Problem requirements: Exactly how many lines in the data below contain the string "burst"? Give that number and nothing else.

Data excerpts:
....................

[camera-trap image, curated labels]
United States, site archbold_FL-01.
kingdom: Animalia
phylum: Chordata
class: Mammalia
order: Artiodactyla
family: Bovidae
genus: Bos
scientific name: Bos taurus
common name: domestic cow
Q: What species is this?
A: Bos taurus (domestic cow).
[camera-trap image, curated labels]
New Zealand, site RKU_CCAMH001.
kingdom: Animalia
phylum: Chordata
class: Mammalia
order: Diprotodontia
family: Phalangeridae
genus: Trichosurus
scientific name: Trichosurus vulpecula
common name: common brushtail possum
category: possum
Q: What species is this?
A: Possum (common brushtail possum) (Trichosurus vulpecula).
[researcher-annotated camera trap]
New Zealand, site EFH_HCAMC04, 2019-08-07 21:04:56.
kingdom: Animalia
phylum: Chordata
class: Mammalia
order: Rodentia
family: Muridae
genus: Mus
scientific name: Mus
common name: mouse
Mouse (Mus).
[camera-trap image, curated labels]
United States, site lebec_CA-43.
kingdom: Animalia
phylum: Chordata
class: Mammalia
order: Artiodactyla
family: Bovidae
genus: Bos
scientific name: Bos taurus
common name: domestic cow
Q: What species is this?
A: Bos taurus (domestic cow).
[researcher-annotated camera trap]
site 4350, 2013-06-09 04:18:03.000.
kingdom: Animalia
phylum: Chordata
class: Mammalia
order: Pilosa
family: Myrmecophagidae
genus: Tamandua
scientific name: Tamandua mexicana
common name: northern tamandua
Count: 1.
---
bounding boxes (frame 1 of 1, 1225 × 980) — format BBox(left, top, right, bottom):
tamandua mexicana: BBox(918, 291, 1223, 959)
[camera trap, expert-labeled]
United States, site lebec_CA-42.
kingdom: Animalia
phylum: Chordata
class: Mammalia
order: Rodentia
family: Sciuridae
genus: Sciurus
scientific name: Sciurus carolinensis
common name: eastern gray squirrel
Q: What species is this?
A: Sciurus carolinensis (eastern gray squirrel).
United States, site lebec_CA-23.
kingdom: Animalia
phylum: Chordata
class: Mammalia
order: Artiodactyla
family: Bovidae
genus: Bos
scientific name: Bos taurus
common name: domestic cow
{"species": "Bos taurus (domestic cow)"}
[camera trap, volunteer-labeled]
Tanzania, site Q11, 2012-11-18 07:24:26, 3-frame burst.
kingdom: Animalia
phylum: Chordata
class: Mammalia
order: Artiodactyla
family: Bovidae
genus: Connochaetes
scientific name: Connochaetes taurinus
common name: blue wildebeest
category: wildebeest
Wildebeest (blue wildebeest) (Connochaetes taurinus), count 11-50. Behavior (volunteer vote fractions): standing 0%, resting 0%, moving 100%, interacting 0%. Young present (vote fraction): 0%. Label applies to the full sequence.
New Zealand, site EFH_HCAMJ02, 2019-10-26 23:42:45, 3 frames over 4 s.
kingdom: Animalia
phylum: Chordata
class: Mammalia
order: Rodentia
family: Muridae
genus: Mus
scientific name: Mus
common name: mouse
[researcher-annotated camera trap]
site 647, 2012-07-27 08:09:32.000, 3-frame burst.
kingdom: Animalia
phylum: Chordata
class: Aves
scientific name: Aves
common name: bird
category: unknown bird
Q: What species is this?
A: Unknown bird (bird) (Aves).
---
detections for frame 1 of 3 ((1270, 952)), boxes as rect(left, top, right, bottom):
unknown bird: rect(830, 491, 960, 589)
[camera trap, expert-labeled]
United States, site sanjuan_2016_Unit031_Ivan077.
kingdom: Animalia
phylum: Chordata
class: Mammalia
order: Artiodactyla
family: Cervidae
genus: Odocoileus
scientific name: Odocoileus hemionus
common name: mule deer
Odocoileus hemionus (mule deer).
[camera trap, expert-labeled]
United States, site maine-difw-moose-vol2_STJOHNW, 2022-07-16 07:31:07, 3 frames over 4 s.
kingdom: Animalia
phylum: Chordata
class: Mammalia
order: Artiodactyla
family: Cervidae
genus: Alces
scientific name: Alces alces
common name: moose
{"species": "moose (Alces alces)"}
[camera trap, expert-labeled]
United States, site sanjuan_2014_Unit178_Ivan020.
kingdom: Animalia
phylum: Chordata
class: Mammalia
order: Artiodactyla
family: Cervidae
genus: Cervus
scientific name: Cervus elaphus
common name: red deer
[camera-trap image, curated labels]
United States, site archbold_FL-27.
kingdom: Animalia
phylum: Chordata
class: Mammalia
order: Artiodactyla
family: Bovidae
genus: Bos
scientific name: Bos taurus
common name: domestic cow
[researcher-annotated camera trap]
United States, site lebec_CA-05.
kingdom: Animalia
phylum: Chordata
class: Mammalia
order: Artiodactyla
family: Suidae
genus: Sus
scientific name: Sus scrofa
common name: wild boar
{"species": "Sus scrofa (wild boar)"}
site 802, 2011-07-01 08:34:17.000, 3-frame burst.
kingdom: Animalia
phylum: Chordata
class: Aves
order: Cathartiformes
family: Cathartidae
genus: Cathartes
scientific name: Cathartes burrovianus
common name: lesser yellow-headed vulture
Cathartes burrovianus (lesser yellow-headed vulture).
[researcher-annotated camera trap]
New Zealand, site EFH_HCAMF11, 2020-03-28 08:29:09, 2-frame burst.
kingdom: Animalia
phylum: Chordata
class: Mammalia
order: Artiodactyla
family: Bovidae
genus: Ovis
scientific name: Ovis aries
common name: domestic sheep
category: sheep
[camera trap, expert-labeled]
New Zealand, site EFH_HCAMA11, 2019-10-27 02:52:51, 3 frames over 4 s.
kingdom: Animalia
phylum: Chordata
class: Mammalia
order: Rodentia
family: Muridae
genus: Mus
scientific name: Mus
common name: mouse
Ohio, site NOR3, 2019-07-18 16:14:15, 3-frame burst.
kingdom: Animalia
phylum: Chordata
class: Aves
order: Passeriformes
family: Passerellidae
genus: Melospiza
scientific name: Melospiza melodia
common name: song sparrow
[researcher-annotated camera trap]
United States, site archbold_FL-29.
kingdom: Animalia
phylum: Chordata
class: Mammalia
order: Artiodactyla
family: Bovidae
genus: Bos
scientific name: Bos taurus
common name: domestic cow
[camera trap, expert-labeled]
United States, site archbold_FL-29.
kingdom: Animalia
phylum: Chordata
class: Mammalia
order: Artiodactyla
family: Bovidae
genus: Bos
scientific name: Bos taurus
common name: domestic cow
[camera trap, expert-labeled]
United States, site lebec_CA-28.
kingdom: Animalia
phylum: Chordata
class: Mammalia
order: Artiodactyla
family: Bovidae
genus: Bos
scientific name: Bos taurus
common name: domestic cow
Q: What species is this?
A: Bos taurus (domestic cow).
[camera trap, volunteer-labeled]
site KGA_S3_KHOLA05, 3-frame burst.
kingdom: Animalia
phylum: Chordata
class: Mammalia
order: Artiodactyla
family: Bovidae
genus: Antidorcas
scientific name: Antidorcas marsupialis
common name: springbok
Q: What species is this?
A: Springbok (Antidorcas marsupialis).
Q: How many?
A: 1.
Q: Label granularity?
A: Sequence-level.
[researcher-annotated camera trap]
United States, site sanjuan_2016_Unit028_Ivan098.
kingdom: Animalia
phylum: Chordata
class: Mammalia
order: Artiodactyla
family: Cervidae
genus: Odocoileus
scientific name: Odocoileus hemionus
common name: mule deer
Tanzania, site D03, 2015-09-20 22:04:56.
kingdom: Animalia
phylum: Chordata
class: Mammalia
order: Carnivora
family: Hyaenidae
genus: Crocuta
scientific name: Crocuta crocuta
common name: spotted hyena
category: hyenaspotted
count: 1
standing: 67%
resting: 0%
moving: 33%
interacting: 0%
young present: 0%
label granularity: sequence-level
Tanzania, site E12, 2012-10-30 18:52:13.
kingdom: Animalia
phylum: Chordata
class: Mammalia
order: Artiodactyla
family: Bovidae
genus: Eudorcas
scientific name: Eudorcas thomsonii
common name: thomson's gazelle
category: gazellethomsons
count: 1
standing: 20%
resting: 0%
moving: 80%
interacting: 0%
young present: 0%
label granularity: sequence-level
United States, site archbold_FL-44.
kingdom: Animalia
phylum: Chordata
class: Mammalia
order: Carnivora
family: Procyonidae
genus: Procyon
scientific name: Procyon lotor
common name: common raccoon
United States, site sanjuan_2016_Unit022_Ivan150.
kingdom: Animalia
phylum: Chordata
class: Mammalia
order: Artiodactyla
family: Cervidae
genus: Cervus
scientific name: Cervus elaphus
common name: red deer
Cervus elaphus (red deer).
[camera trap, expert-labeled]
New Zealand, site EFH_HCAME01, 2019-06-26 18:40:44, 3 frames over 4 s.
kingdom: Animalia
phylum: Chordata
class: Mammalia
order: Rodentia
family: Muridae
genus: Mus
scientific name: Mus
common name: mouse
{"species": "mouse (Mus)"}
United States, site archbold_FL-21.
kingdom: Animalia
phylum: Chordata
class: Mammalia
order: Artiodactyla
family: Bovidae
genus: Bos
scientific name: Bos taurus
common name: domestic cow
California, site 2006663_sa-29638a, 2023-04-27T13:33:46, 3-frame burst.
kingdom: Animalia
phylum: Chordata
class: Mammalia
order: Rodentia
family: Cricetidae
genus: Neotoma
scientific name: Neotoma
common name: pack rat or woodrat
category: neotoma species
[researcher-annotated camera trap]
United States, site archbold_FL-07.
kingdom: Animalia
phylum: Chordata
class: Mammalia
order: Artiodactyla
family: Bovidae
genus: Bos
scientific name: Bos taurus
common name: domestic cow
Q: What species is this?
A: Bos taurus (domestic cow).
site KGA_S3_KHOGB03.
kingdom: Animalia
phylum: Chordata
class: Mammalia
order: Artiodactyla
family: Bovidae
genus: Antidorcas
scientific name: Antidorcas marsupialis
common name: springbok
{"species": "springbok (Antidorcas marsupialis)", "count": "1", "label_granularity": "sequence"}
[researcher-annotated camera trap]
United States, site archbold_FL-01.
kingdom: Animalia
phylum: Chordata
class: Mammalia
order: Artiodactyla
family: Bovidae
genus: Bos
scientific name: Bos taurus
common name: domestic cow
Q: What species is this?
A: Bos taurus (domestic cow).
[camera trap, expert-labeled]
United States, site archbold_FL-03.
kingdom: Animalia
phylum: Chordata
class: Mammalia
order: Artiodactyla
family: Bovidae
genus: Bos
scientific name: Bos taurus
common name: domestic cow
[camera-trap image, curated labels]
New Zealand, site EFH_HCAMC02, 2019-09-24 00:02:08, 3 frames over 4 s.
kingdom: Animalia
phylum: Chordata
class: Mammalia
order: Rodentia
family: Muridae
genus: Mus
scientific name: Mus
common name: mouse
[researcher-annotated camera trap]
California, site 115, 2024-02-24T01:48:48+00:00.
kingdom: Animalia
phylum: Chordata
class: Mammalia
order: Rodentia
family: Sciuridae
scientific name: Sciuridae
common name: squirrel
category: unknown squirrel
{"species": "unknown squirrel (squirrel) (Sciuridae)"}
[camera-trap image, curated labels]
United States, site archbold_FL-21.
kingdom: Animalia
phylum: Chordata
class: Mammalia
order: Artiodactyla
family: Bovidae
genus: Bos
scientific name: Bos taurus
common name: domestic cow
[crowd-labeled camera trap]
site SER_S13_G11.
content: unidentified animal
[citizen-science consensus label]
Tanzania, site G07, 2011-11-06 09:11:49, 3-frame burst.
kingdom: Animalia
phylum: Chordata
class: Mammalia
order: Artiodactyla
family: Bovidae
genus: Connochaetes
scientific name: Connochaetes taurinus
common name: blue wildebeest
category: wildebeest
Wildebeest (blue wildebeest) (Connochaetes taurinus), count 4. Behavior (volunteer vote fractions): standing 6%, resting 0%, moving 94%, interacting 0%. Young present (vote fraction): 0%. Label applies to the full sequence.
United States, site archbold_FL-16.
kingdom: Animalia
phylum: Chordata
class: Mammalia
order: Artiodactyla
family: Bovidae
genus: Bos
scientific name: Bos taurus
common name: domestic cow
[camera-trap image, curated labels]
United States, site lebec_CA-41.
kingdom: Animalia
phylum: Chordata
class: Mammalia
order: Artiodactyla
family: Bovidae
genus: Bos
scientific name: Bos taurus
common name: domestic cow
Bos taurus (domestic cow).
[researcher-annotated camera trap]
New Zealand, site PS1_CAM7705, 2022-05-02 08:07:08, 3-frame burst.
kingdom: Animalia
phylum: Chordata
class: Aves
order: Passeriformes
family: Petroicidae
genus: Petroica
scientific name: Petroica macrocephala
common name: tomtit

....................

Response area: 9